Sequim schoolteacher receives national award from PBS

SEQUIM — School’s out for summer, and teacher Tricia Billes of Sequim is starting her vacation with $5,000.

You might think she’s considering a cruise, or Disneyland — but only if you hadn’t heard about Billes’ latest trip.

She went to the University of Maryland at College Park, just outside Washington, D.C., to National History Day with a group of her Sequim Middle School students, just as she does every June.

This time, Billes won the award presented to one history teacher out of the entire nation, the Public Broadcasting System prize for innovative history education.

“I’d heard I was one of the eight finalists, so I knew I had a chance,” Billes said last week.

“I know also that the [finalists] out there are all really good people; all really amazing.”

So at her winning moment June 17, she still thought to herself: “Did they just say my name? I was laughing and crying . . . I mean, wow.”

I mean, wow, could also be a response to Billes’ plans for that $5,000 that comes with the PBS award.

“I’m going to buy computers for my classroom,” she said.

Billes used to have two machines in her room; her students worked them hard to produce documentary videos for their History Day projects.

Many have gone from the local competition to the state and national contests with documentaries edited on those Sequim Middle School computers.

And this June, Sequim students Bill Koenig, Wesley Gilchrist and James Reis made it to nationals at the University of Maryland.

Gilchrist and Reis took sixth place in the country for their project, “Lessons of Failure,” about the Tacoma Narrows Bridge collapse on Nov. 7, 1940, just four months after the suspension bridge was built.

Billes bought one of her two classroom computers about five years ago; now both have died after a period of deterioration, which meant torturous waiting for the young users.

She’s looking forward to having new computers, she said, so her students can devote their time to creating projects instead of fighting with technology.

Billes has been winning grants and awards at the local and state level since she got involved with History Day a decade ago.

And her summers have usually been given over to historical travels, to places such as Philadelphia and Berlin, Germany.

Billes is spending this summer closer to home, though, developing curriculum for her eighth-graders and visiting her grown children around the West.

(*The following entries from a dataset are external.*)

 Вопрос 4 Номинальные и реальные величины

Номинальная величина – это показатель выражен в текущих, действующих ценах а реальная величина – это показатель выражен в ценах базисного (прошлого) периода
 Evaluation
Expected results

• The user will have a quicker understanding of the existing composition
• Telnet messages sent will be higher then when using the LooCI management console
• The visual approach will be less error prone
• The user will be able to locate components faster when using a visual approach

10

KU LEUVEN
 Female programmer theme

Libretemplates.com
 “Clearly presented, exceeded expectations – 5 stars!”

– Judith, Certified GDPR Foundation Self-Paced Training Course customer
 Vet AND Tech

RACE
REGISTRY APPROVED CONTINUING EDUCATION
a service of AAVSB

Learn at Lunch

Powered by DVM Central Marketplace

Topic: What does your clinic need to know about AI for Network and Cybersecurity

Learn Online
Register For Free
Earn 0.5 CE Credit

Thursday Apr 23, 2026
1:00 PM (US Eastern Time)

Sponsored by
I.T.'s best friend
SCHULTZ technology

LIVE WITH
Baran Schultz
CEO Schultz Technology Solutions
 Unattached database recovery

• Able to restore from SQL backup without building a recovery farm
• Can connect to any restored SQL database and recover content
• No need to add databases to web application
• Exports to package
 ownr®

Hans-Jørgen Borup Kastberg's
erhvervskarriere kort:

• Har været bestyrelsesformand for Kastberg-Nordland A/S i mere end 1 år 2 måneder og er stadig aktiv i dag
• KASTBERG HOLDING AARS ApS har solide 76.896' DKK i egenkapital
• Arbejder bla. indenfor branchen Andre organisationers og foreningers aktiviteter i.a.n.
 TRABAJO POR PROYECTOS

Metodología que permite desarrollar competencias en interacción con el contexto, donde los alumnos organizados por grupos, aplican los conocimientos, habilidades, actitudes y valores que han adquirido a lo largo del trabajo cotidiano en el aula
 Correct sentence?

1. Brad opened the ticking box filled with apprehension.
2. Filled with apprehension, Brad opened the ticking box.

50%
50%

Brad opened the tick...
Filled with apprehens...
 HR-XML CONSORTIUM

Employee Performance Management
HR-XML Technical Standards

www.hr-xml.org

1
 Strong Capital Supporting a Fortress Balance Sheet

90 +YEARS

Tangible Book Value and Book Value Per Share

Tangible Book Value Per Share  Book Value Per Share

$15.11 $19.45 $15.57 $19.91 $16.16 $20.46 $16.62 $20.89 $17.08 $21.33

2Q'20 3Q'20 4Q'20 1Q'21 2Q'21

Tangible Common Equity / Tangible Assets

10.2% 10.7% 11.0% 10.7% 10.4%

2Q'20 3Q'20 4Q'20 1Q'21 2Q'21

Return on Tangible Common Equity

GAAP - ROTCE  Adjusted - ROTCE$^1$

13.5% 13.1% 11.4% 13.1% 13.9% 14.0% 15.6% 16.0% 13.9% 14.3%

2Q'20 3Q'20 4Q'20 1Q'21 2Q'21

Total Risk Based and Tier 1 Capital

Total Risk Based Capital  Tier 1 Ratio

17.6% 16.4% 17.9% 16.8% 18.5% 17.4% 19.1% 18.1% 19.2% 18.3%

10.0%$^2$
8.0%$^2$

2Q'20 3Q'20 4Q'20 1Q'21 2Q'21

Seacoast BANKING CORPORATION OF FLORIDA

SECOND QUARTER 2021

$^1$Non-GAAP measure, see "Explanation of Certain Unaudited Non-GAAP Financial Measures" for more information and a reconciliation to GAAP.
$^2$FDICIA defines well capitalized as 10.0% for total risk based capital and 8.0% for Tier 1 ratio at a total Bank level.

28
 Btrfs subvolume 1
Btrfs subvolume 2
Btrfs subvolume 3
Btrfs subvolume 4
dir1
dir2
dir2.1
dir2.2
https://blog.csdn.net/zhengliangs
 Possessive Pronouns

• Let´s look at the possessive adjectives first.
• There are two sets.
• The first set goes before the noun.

And she’ll celebrate the nation’s birthday in traditional fashion: by getting together with friends and family.

Todd Beuke, the seventh-grade history teacher at Sequim Middle School, is easily as enthused as Billes is about her PBS prize.

“She’s very deserving,” he said.

“Her biggest asset is the amount of energy she puts into her kids,” staying after school and working nights and weekends.

“She always goes way above and beyond.”

And Billes, 56, has always credited her students for her energy.

“I really care about my kids,” she said.